From Old French meaning 'to pull' or 'stubborn'; also linked to the place name Tirrell.
Terrell began as an English surname before it settled into life as a given name. Most etymologists trace it to the Norman French nickname tirel, often glossed as something like “to pull,” and probably first applied to a stubborn or headstrong person. Like many surnames that crossed into first-name use, it carries a slightly aristocratic, inherited feel at its root, but in American usage it developed a very different social life.
It can also echo the surname of the civil-rights leader Mary Church Terrell, which gives the name an additional layer of Black historical resonance. As a first name, Terrell rose most strongly in the United States in the late twentieth century, especially from the 1970s through the 1990s, when surname-style names and distinctive two-syllable boys’ names were both in favor. In African American communities it became especially familiar, often with the stress on the second syllable, giving it a different rhythm from the older surname form.

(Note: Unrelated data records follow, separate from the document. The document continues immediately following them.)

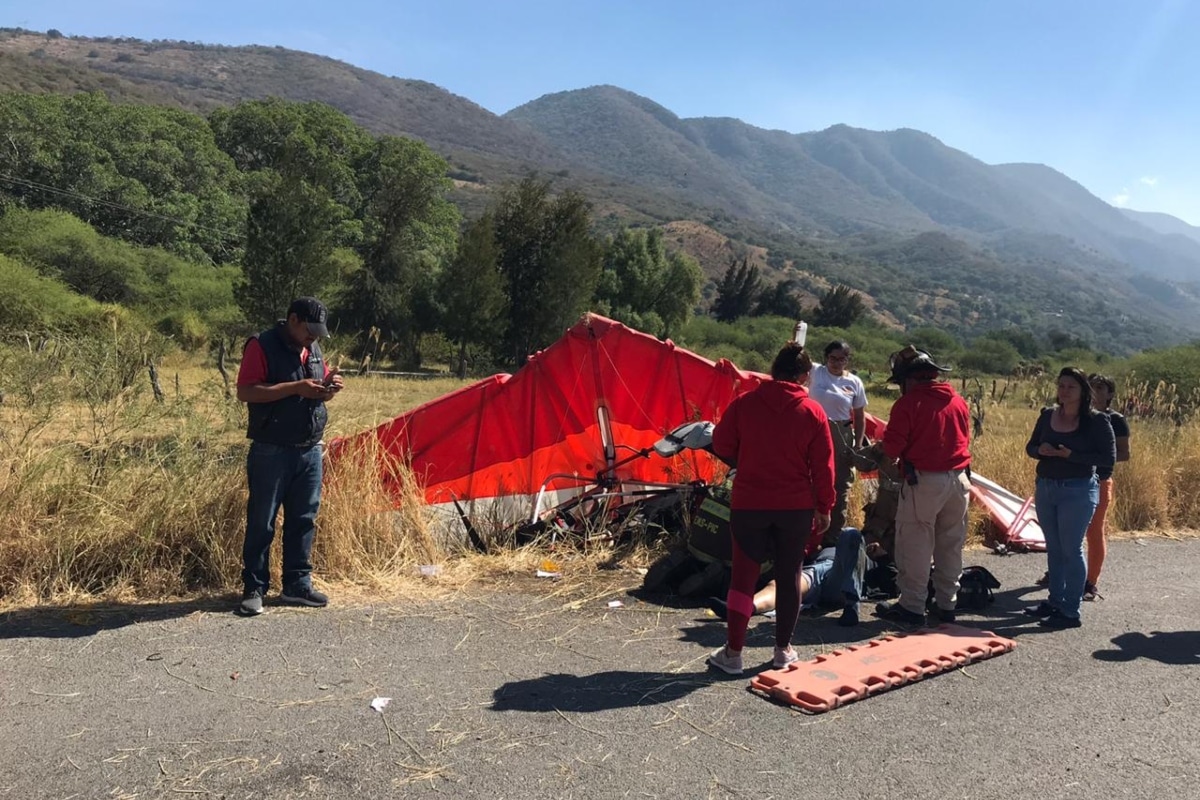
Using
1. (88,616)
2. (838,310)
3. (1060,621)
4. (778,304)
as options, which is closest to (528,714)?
(88,616)

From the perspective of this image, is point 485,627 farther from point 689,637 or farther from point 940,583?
point 940,583

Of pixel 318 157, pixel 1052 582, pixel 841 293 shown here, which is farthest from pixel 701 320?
pixel 1052 582

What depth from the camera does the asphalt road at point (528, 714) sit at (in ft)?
10.9

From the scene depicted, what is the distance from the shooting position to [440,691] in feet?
13.5

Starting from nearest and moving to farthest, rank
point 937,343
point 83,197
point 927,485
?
point 927,485
point 83,197
point 937,343

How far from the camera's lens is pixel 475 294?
117 ft

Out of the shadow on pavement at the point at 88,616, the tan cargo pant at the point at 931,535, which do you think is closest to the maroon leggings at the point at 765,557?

Public figures such as football stars Terrell Davis and Terrell Owens helped fix the name in the cultural ear as athletic, confident, and modern. What makes Terrell interesting is the way it transformed from a medieval byname into a strongly American personal name. Today it can sound both classic and specifically late-modern: a name with Norman roots, civil-rights associations, and a distinctly twentieth-century American arc.